Garuda kneels on a rocky pedestal on his right knee and left foot as if ready to fly into action. He is elaborately crowned, has long hair, and wears a flowered dhoti and serpent necklace (sarpa-hara). He has plain armlets rather than his more customary serpent armlets (sarpa-keyura). Across his left shoulder and continuing down to his waist is a serpent sacred thread (naga-yajñopavita). Garuda is the sworn enemy of serpents (nagas) due to a family feud between Kadru (the mother of serpents) and Vinata (the mother of Garuda), who were both married to the sage Kashyapa. After defeating the serpents in battle, Garuda wears serpents as ornaments to indicate his dominance over them.
- Selected Bibliography
- Pal, Pratapaditya. Art of Nepal. Los Angeles: Los Angeles County Museum of Art; University of California Press, 1985.
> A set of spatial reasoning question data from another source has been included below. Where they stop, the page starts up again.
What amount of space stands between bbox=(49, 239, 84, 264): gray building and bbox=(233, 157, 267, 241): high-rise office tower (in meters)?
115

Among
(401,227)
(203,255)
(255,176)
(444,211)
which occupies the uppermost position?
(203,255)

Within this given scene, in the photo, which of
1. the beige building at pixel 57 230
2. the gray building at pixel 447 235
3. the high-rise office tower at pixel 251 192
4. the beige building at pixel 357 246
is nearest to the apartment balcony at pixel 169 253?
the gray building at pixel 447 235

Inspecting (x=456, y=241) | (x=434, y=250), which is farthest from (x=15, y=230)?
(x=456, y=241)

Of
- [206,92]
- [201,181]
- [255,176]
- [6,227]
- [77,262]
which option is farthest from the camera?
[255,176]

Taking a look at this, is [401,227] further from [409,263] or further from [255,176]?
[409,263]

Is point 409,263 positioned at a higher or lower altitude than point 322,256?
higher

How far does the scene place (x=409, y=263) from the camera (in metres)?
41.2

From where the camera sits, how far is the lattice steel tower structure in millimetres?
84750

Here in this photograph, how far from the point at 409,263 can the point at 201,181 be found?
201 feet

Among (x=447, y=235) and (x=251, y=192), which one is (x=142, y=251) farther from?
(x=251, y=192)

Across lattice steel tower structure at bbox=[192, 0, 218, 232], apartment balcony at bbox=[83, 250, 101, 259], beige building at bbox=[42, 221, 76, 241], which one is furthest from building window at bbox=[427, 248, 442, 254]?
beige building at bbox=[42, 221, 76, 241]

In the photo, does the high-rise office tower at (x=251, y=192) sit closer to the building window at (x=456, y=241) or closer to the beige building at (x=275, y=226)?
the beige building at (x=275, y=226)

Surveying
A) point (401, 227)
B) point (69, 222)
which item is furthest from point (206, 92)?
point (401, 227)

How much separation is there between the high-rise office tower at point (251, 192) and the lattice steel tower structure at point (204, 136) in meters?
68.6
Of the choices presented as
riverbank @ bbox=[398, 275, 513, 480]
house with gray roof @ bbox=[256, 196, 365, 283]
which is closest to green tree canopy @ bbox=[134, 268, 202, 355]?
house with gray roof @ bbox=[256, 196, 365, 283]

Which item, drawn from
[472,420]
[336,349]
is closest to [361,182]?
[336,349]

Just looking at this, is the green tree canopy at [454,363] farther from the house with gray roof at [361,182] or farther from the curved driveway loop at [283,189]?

- Rosenfield, John. The Arts of India and Nepal: The Nasli and Alice Heeramaneck Collection. Boston: Museum of Fine Arts, Boston, 1966.
- Kramrisch, Stella. The Art of Nepal. New York: The Asia House Inc., 1964.
- Reedy, Chandra L. Himalayan Bronzes: Technology, Style and Choices. Newark: University of Delaware Press, 1997.
- Pal, Pratapaditya. Vaisnava Iconology in Nepal. Calcutta: The Asiatic Society, 1970.